Content starts

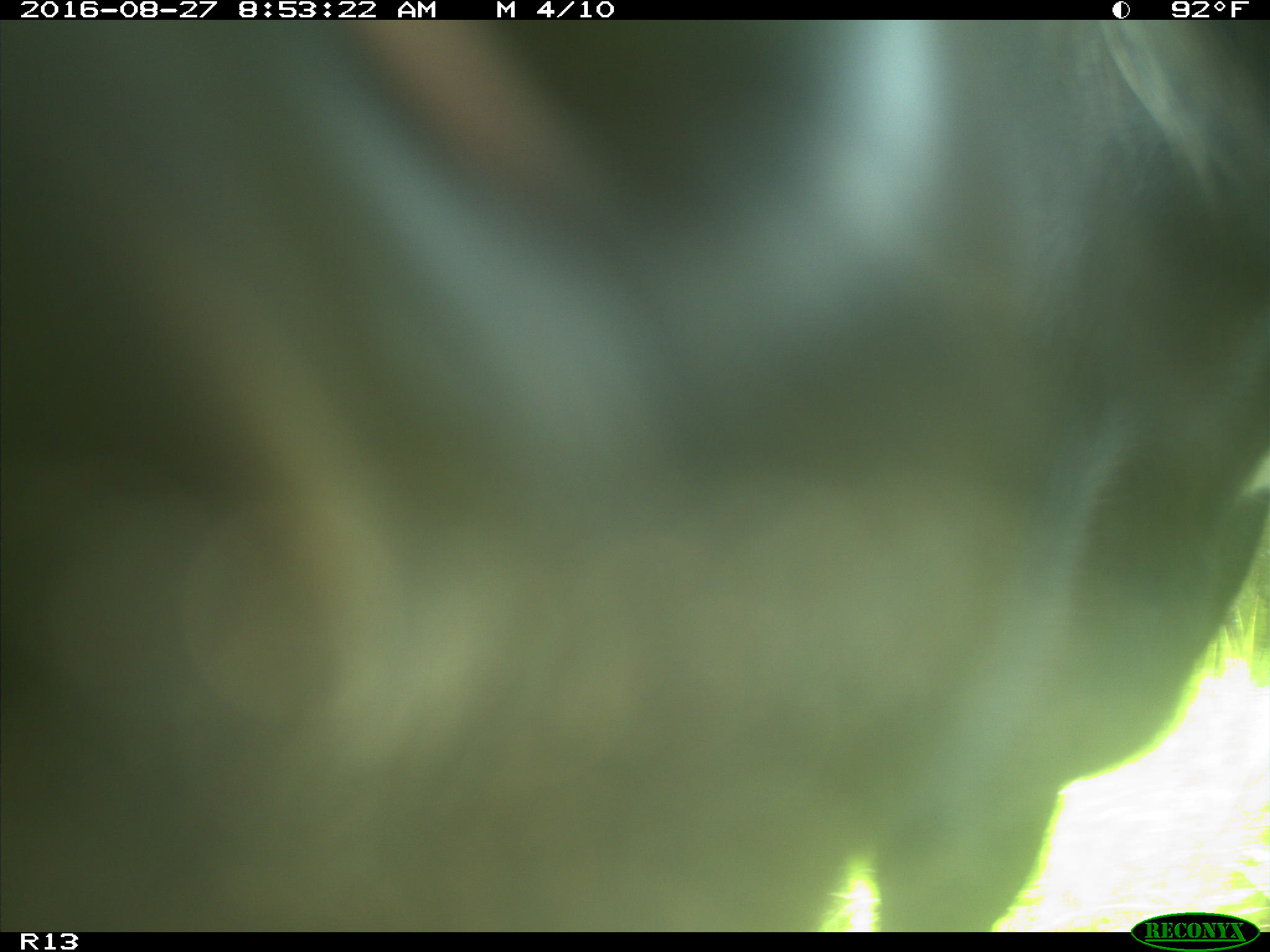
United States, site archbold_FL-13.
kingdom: Animalia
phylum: Chordata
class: Mammalia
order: Artiodactyla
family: Bovidae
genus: Bos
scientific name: Bos taurus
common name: domestic cow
Bos taurus (domestic cow).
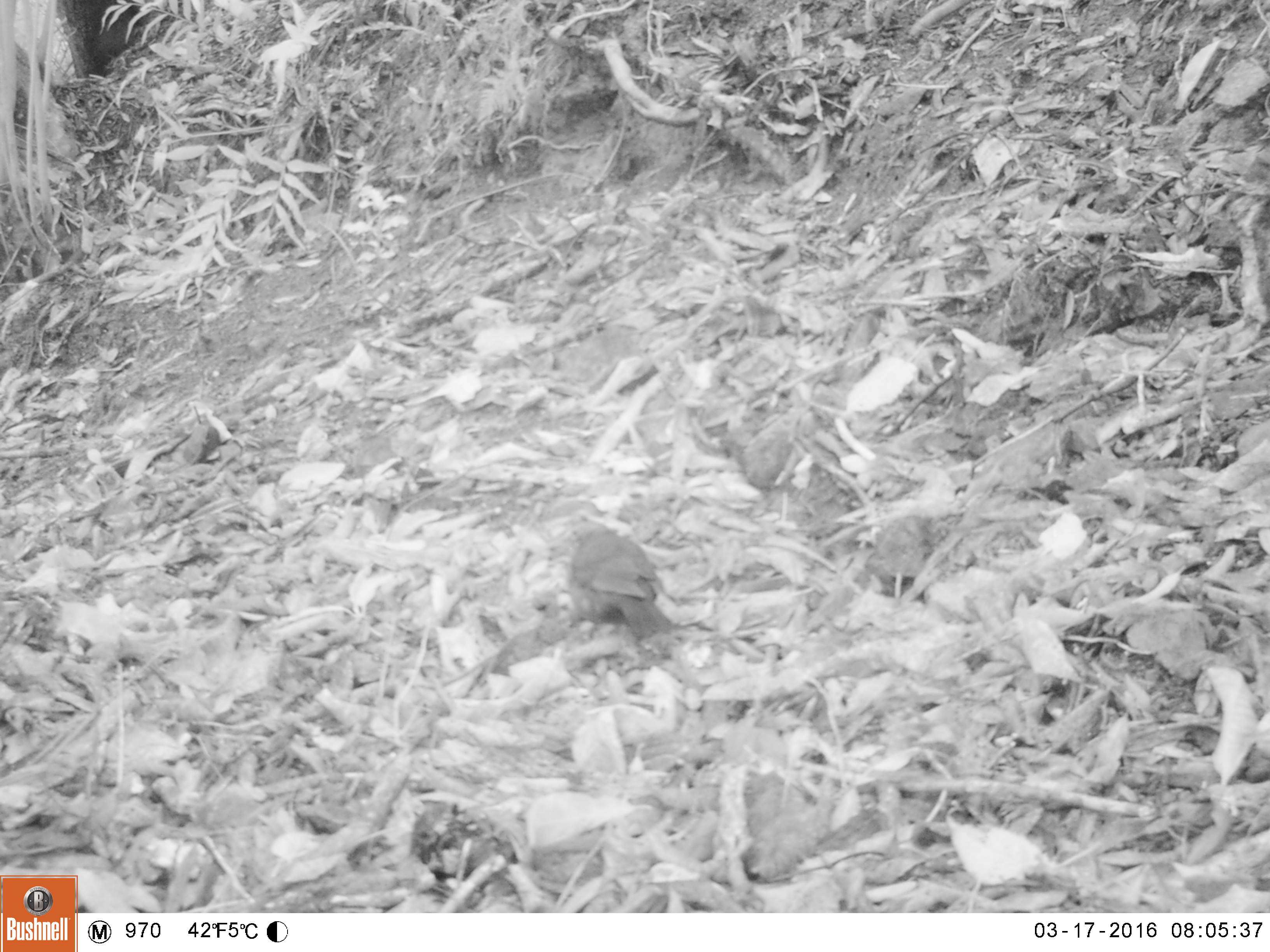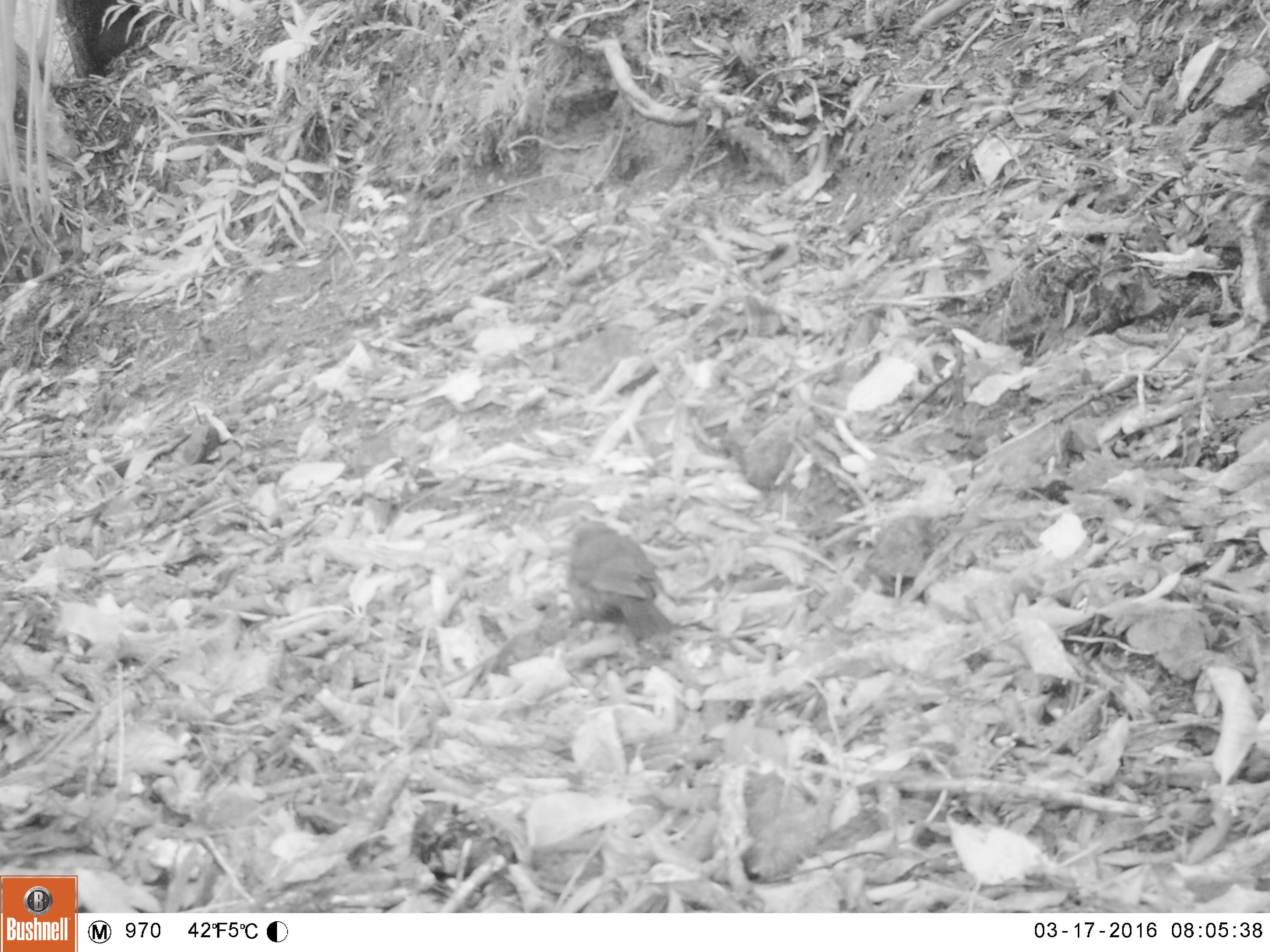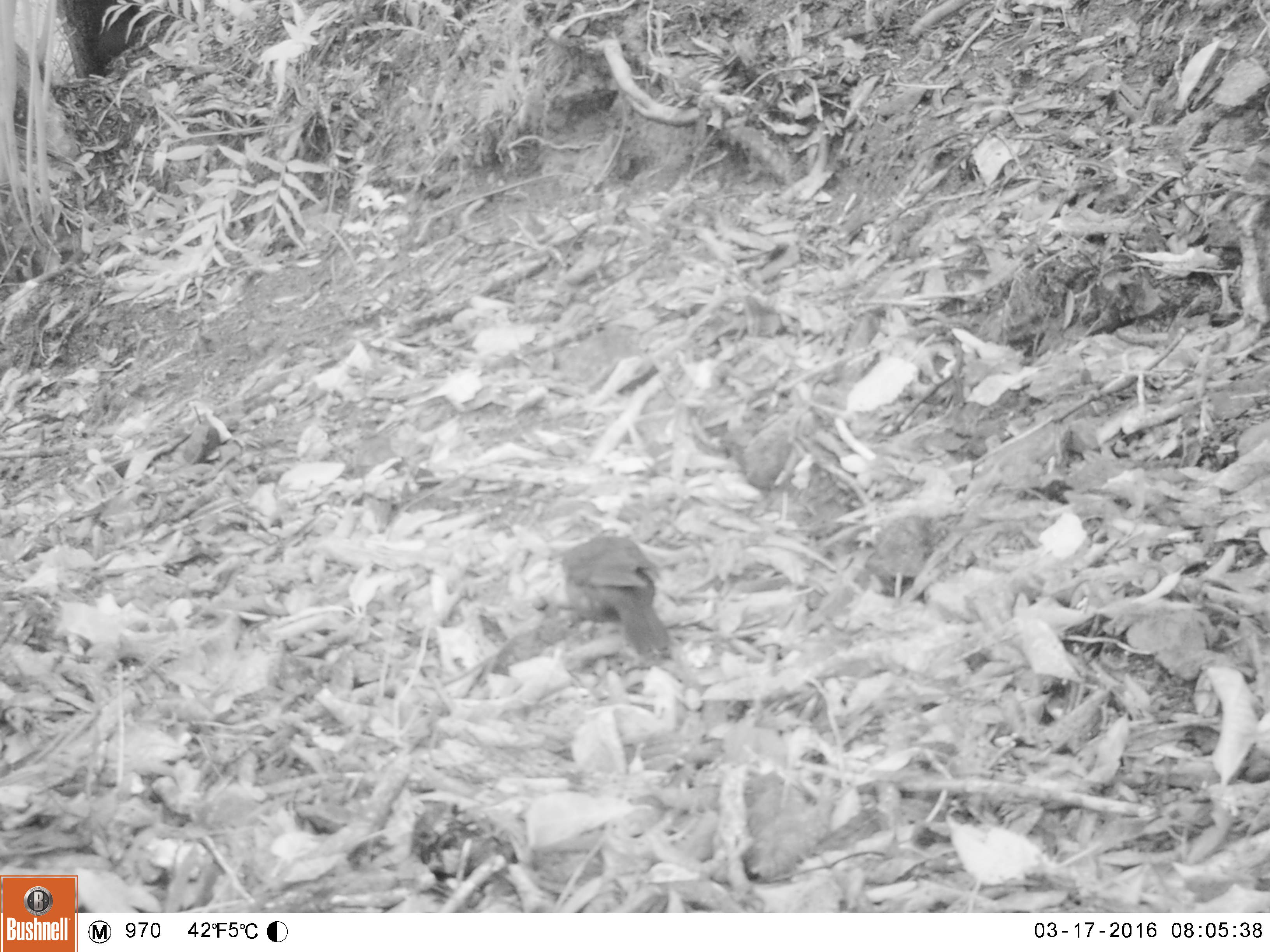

Content ends

● Task description
Output the material word for word. Pictures do not go in.

● Your solution
United States, site archbold_FL-13.
kingdom: Animalia
phylum: Chordata
class: Mammalia
order: Artiodactyla
family: Bovidae
genus: Bos
scientific name: Bos taurus
common name: domestic cow
Bos taurus (domestic cow).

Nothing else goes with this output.